[Task item] Restate the listing below exactly, images excluded.

------------------------

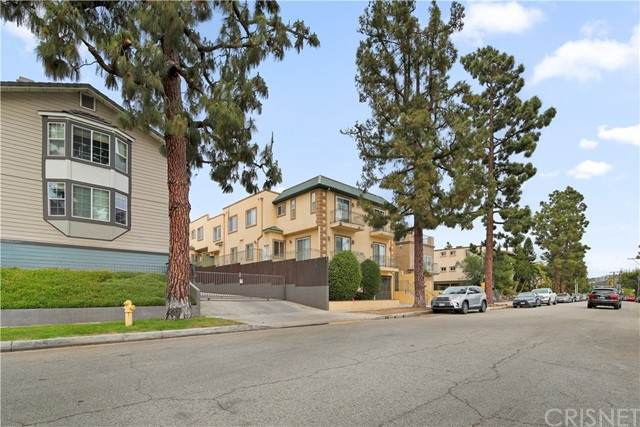 2345 Mira Vista Avenue #102, Montrose, CA 91020 (#SR21101950) :: The Parsons Team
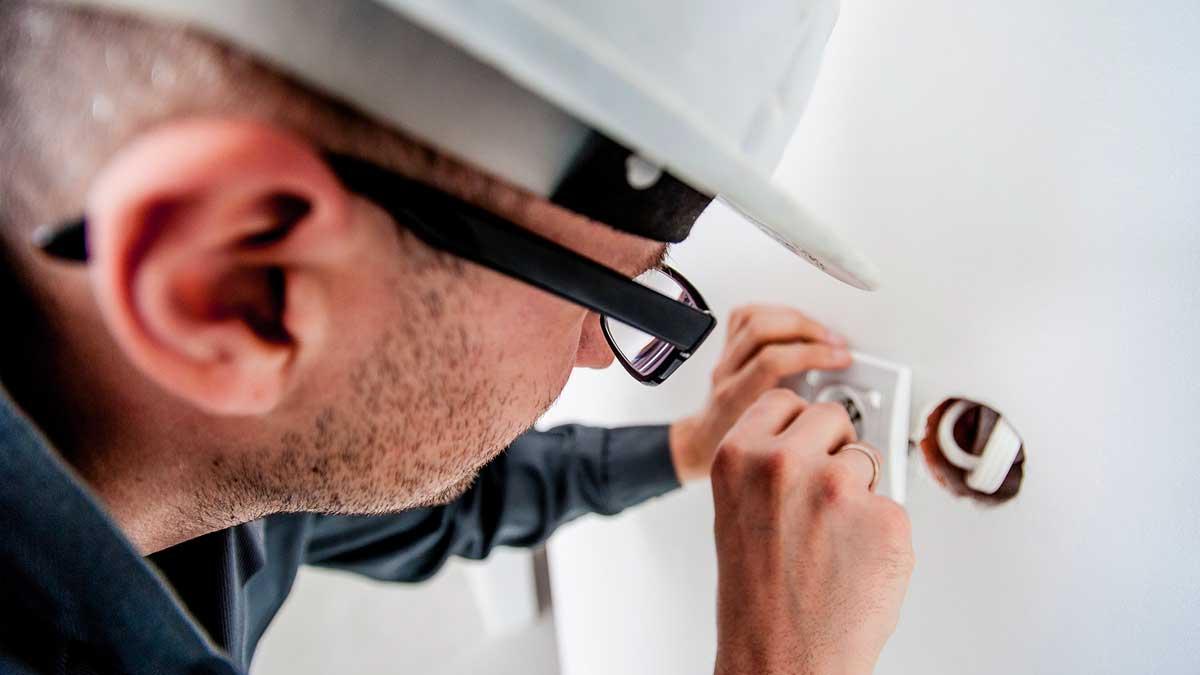 Astuces pour trouver un électricien compétent à Paris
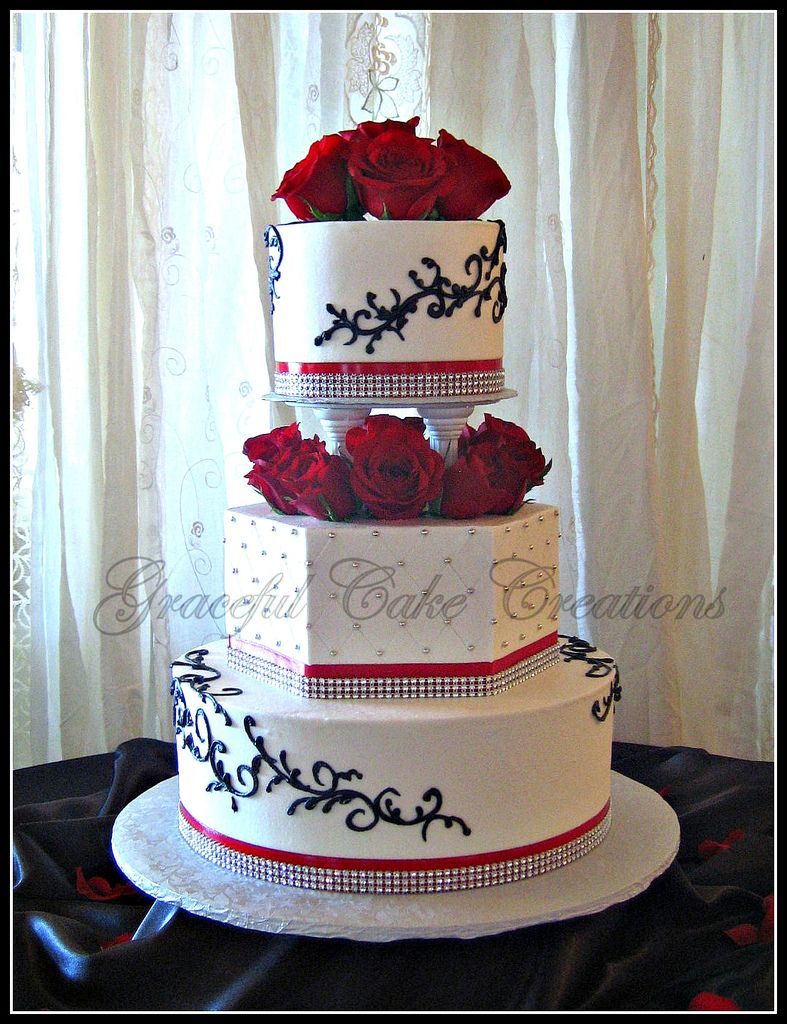 red wedding cakes with bling white wedding cake with black and bling 19175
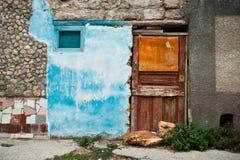 Ζωηρόχρωμη μπροστινή άποψη ενός παλαιού σπιτιού στην πόλη Στοκ εικόνες με δικαίωμα ελεύθερης χρήσης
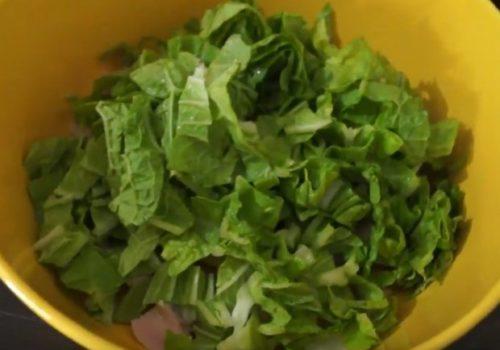 Как приготовить салат Цезарь с копченой курицей и майонезом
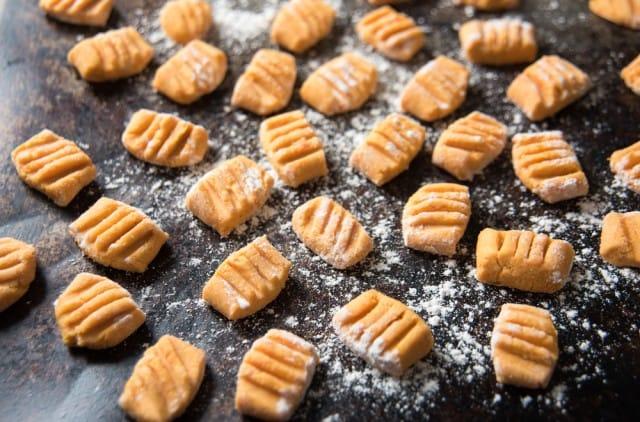 ricetta-gnocchi-di-ceci (4)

------------------------

[Answer section]
 2345 Mira Vista Avenue #102, Montrose, CA 91020 (#SR21101950) :: The Parsons Team
 Astuces pour trouver un électricien compétent à Paris
 red wedding cakes with bling white wedding cake with black and bling 19175
 Ζωηρόχρωμη μπροστινή άποψη ενός παλαιού σπιτιού στην πόλη Στοκ εικόνες με δικαίωμα ελεύθερης χρήσης
 Как приготовить салат Цезарь с копченой курицей и майонезом
 ricetta-gnocchi-di-ceci (4)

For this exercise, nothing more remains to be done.